It can also be useful to imagine as you are writing that you yourself may wish to reuse the document. some day.

Navigational Icons

Icons make great navigational hints. It is very effective to have the same consistent icon throughout the work, always (except on the "top" page) linked back to the top page. This kills two birds with one stone: it gives consistency to the work, so readers know when they are in it and when they are outside it, and it also gives them a quick way of getting back to the top of it.

You can do the same thing with sections, so that at the top (or bottom) of each page you might have a small string of icons, the first to go back to the top of the work, the second to go back to the chapter, the third to go back to the section within the chapter, for example.

[This style guide was for a long time empty of icons because I was editing it with the old hypertext editor which doesn't handle images. I may fix that with time -tbl]

TITLE

The title of a document is specified by the TITLE element. The TITLE element should occur in the HEAD of the document.

There may only be one title in any document. It should identify the content of the document in a fairly wide context.

- Tasks:
1. The style guide excerpt describes a small string of icons at the top or bottom of each page. List the places that each icon in that string links back to.
2. Copy the passage of the style guide excerpt that starts at "Navigational Icons" and goes up to and including "chapter, for example.".

- Data:
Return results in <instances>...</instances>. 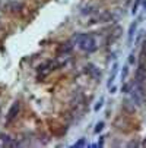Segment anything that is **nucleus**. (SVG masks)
<instances>
[{
	"instance_id": "obj_1",
	"label": "nucleus",
	"mask_w": 146,
	"mask_h": 148,
	"mask_svg": "<svg viewBox=\"0 0 146 148\" xmlns=\"http://www.w3.org/2000/svg\"><path fill=\"white\" fill-rule=\"evenodd\" d=\"M72 41L73 44H78V47L80 48V50L86 52V53H92L96 50V47H98V44H96L95 38L92 35L89 34H75L72 37Z\"/></svg>"
},
{
	"instance_id": "obj_2",
	"label": "nucleus",
	"mask_w": 146,
	"mask_h": 148,
	"mask_svg": "<svg viewBox=\"0 0 146 148\" xmlns=\"http://www.w3.org/2000/svg\"><path fill=\"white\" fill-rule=\"evenodd\" d=\"M145 95H146V91H145V87L142 84H135L133 90L130 91V100L133 101V104L136 106H142L143 101H145Z\"/></svg>"
},
{
	"instance_id": "obj_3",
	"label": "nucleus",
	"mask_w": 146,
	"mask_h": 148,
	"mask_svg": "<svg viewBox=\"0 0 146 148\" xmlns=\"http://www.w3.org/2000/svg\"><path fill=\"white\" fill-rule=\"evenodd\" d=\"M19 110H21V101H15L13 104H12V107L9 108V112H7V116H6V122H12L19 113Z\"/></svg>"
},
{
	"instance_id": "obj_4",
	"label": "nucleus",
	"mask_w": 146,
	"mask_h": 148,
	"mask_svg": "<svg viewBox=\"0 0 146 148\" xmlns=\"http://www.w3.org/2000/svg\"><path fill=\"white\" fill-rule=\"evenodd\" d=\"M136 82L137 84H146V65L140 63L137 70H136Z\"/></svg>"
},
{
	"instance_id": "obj_5",
	"label": "nucleus",
	"mask_w": 146,
	"mask_h": 148,
	"mask_svg": "<svg viewBox=\"0 0 146 148\" xmlns=\"http://www.w3.org/2000/svg\"><path fill=\"white\" fill-rule=\"evenodd\" d=\"M73 47H75L73 41H67V43H64V44H62V46H60V48H58V53H60V54H69V53L73 50Z\"/></svg>"
},
{
	"instance_id": "obj_6",
	"label": "nucleus",
	"mask_w": 146,
	"mask_h": 148,
	"mask_svg": "<svg viewBox=\"0 0 146 148\" xmlns=\"http://www.w3.org/2000/svg\"><path fill=\"white\" fill-rule=\"evenodd\" d=\"M113 19V15L110 12H102V13H98L95 16V22H108Z\"/></svg>"
},
{
	"instance_id": "obj_7",
	"label": "nucleus",
	"mask_w": 146,
	"mask_h": 148,
	"mask_svg": "<svg viewBox=\"0 0 146 148\" xmlns=\"http://www.w3.org/2000/svg\"><path fill=\"white\" fill-rule=\"evenodd\" d=\"M117 70H118V65H117V63H114L113 70H111V73H110V79H108V87H110V88H111V84H113V82H114V79H115Z\"/></svg>"
},
{
	"instance_id": "obj_8",
	"label": "nucleus",
	"mask_w": 146,
	"mask_h": 148,
	"mask_svg": "<svg viewBox=\"0 0 146 148\" xmlns=\"http://www.w3.org/2000/svg\"><path fill=\"white\" fill-rule=\"evenodd\" d=\"M86 70H89V73H91L95 79H98V78L101 76V72L96 69L95 66H92V65H88V66H86Z\"/></svg>"
},
{
	"instance_id": "obj_9",
	"label": "nucleus",
	"mask_w": 146,
	"mask_h": 148,
	"mask_svg": "<svg viewBox=\"0 0 146 148\" xmlns=\"http://www.w3.org/2000/svg\"><path fill=\"white\" fill-rule=\"evenodd\" d=\"M135 29H136V23H131L130 29H129V41H130V43H131V40H133V32H135Z\"/></svg>"
},
{
	"instance_id": "obj_10",
	"label": "nucleus",
	"mask_w": 146,
	"mask_h": 148,
	"mask_svg": "<svg viewBox=\"0 0 146 148\" xmlns=\"http://www.w3.org/2000/svg\"><path fill=\"white\" fill-rule=\"evenodd\" d=\"M102 106H104V98H100V101L95 104V107H94V110L95 112H100V110L102 108Z\"/></svg>"
},
{
	"instance_id": "obj_11",
	"label": "nucleus",
	"mask_w": 146,
	"mask_h": 148,
	"mask_svg": "<svg viewBox=\"0 0 146 148\" xmlns=\"http://www.w3.org/2000/svg\"><path fill=\"white\" fill-rule=\"evenodd\" d=\"M102 129H104V122H98V123H96V126H95V129H94V132L100 133Z\"/></svg>"
},
{
	"instance_id": "obj_12",
	"label": "nucleus",
	"mask_w": 146,
	"mask_h": 148,
	"mask_svg": "<svg viewBox=\"0 0 146 148\" xmlns=\"http://www.w3.org/2000/svg\"><path fill=\"white\" fill-rule=\"evenodd\" d=\"M127 75H129V68L127 66H123V70H121V79H126L127 78Z\"/></svg>"
},
{
	"instance_id": "obj_13",
	"label": "nucleus",
	"mask_w": 146,
	"mask_h": 148,
	"mask_svg": "<svg viewBox=\"0 0 146 148\" xmlns=\"http://www.w3.org/2000/svg\"><path fill=\"white\" fill-rule=\"evenodd\" d=\"M83 145H85V138H80L79 141H76V144L73 145V147H75V148H80V147H83Z\"/></svg>"
},
{
	"instance_id": "obj_14",
	"label": "nucleus",
	"mask_w": 146,
	"mask_h": 148,
	"mask_svg": "<svg viewBox=\"0 0 146 148\" xmlns=\"http://www.w3.org/2000/svg\"><path fill=\"white\" fill-rule=\"evenodd\" d=\"M136 63V57H135V53H131L129 56V65H135Z\"/></svg>"
},
{
	"instance_id": "obj_15",
	"label": "nucleus",
	"mask_w": 146,
	"mask_h": 148,
	"mask_svg": "<svg viewBox=\"0 0 146 148\" xmlns=\"http://www.w3.org/2000/svg\"><path fill=\"white\" fill-rule=\"evenodd\" d=\"M129 90H130V88H129V85H127V84H124L123 87H121V91H123V92H129Z\"/></svg>"
},
{
	"instance_id": "obj_16",
	"label": "nucleus",
	"mask_w": 146,
	"mask_h": 148,
	"mask_svg": "<svg viewBox=\"0 0 146 148\" xmlns=\"http://www.w3.org/2000/svg\"><path fill=\"white\" fill-rule=\"evenodd\" d=\"M142 54L146 57V41L143 43V46H142Z\"/></svg>"
},
{
	"instance_id": "obj_17",
	"label": "nucleus",
	"mask_w": 146,
	"mask_h": 148,
	"mask_svg": "<svg viewBox=\"0 0 146 148\" xmlns=\"http://www.w3.org/2000/svg\"><path fill=\"white\" fill-rule=\"evenodd\" d=\"M100 138H101V139L98 141V147H101V145L104 144V137H100Z\"/></svg>"
},
{
	"instance_id": "obj_18",
	"label": "nucleus",
	"mask_w": 146,
	"mask_h": 148,
	"mask_svg": "<svg viewBox=\"0 0 146 148\" xmlns=\"http://www.w3.org/2000/svg\"><path fill=\"white\" fill-rule=\"evenodd\" d=\"M136 145H137L136 142H130V144H129V147H136Z\"/></svg>"
}]
</instances>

- Written answers:
1.
- The top of the work
- The chapter
- The section within the chapter

2.
Navigational Icons

Icons make great navigational hints. It is very effective to have the same consistent icon throughout the work, always (except on the "top" page) linked back to the top page. This kills two birds with one stone: it gives consistency to the work, so readers know when they are in it and when they are outside it, and it also gives them a quick way of getting back to the top of it.

You can do the same thing with sections, so that at the top (or bottom) of each page you might have a small string of icons, the first to go back to the top of the work, the second to go back to the chapter, the third to go back to the section within the chapter, for example.